Closed sayakpaul closed 5 years ago
cfg.DATASETS.TRAIN
should be a tuple of strings however yours is a string.
I face the same error and according to your tutorial it should be a string (path) Here are lines from your code:
cfg = get_cfg()
cfg.merge_from_file("./detectron2_repo/configs/COCO-InstanceSegmentation/mask_rcnn_R_50_FPN_3x.yaml")

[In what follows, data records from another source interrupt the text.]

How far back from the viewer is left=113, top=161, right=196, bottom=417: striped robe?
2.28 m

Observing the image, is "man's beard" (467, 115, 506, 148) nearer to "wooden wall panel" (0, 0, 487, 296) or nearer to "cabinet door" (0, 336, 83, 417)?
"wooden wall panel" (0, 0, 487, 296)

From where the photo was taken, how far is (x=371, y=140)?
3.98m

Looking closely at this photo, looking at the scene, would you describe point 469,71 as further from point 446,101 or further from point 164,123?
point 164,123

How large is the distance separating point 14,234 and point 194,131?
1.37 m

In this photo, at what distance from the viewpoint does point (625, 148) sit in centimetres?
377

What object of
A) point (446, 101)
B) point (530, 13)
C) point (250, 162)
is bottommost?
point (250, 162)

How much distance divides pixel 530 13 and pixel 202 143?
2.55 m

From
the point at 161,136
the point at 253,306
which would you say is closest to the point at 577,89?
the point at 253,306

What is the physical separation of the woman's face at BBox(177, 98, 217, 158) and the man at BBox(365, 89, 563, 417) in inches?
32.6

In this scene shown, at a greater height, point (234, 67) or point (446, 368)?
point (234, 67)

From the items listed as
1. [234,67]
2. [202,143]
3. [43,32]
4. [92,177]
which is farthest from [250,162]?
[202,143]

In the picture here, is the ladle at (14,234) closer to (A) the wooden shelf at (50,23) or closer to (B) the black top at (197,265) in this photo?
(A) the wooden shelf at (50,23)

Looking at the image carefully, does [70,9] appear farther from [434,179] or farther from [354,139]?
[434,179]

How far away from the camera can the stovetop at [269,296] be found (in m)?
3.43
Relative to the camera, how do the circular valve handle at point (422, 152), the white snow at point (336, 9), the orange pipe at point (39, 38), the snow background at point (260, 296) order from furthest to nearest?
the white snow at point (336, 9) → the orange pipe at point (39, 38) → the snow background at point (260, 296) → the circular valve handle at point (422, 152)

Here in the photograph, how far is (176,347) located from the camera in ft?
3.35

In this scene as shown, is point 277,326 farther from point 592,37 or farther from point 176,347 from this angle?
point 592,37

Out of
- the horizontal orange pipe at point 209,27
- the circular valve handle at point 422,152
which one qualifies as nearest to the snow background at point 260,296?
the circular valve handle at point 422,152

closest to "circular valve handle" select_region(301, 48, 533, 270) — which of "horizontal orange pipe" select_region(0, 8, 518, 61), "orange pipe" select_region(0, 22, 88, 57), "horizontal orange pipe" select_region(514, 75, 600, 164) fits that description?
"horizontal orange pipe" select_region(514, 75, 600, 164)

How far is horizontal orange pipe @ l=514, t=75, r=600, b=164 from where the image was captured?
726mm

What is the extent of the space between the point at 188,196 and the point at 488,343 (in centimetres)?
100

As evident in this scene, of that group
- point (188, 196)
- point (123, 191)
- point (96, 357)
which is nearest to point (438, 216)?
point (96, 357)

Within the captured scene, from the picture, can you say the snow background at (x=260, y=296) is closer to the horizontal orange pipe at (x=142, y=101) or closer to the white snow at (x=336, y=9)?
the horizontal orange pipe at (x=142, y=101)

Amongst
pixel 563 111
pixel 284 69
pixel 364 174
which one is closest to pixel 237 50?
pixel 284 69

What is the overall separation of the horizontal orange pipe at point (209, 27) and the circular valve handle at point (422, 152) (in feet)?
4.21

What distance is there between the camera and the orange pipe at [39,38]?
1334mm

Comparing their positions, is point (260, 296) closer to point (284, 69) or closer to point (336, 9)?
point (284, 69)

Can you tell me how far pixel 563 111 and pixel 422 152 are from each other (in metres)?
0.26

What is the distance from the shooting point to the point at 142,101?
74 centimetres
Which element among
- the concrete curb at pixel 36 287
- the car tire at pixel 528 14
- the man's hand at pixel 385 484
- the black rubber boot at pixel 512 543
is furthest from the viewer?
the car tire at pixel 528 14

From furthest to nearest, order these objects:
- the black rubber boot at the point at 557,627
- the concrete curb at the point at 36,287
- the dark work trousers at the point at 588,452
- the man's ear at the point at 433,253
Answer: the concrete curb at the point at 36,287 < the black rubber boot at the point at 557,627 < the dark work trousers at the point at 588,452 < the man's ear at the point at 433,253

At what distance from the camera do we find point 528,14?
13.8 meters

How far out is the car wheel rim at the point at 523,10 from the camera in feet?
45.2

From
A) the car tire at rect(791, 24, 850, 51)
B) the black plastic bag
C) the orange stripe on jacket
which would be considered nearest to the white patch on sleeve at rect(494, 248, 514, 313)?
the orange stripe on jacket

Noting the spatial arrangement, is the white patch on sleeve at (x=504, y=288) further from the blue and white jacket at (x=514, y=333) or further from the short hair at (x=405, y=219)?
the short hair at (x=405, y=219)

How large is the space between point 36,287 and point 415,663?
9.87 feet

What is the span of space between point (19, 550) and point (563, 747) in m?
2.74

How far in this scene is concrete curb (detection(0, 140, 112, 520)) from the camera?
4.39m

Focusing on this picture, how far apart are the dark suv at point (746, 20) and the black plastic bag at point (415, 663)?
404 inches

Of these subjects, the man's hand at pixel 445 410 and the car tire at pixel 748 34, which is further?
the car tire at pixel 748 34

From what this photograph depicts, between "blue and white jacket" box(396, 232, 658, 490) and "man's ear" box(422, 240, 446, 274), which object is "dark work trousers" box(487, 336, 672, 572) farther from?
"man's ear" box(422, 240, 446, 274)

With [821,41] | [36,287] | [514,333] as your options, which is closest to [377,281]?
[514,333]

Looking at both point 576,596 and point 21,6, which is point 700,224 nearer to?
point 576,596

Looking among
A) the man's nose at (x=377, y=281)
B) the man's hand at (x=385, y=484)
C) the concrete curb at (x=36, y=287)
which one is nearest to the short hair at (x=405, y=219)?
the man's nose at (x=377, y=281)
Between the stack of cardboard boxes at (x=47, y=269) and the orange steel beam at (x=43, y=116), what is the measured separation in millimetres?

cfg.DATASETS.TRAIN = ("balloon/train",)
cfg.DATASETS.TEST = () # no metrics implemented for this dataset
cfg.DATALOADER.NUM_WORKERS = 2
cfg.MODEL.WEIGHTS = "detectron2://COCO-InstanceSegmentation/mask_rcnn_R_50_FPN_3x/137849600/model_final_f10217.pkl" # initialize from model zoo
cfg.SOLVER.IMS_PER_BATCH = 2
cfg.SOLVER.BASE_LR = 0.00025
cfg.SOLVER.MAX_ITER = 300 # 300 iterations seems good enough, but you can certainly train longer
cfg.MODEL.ROI_HEADS.BATCH_SIZE_PER_IMAGE = 128 # faster, and good enough for this toy dataset
cfg.MODEL.ROI_HEADS.NUM_CLASSES = 1 # only has one class (ballon)
os.makedirs(cfg.OUTPUT_DIR, exist_ok=True)
trainer = DefaultTrainer(cfg)
trainer.resume_or_load(resume=False)
trainer.train()
No. If you run it with python, ("balloon/train",)
is not a string. It's a tuple.
oh sorry I have missed the ,
after the string!
@ppwwyyxx I updated to a tuple but still it does not help:
---------------------------------------------------------------------------
KeyError Traceback (most recent call last)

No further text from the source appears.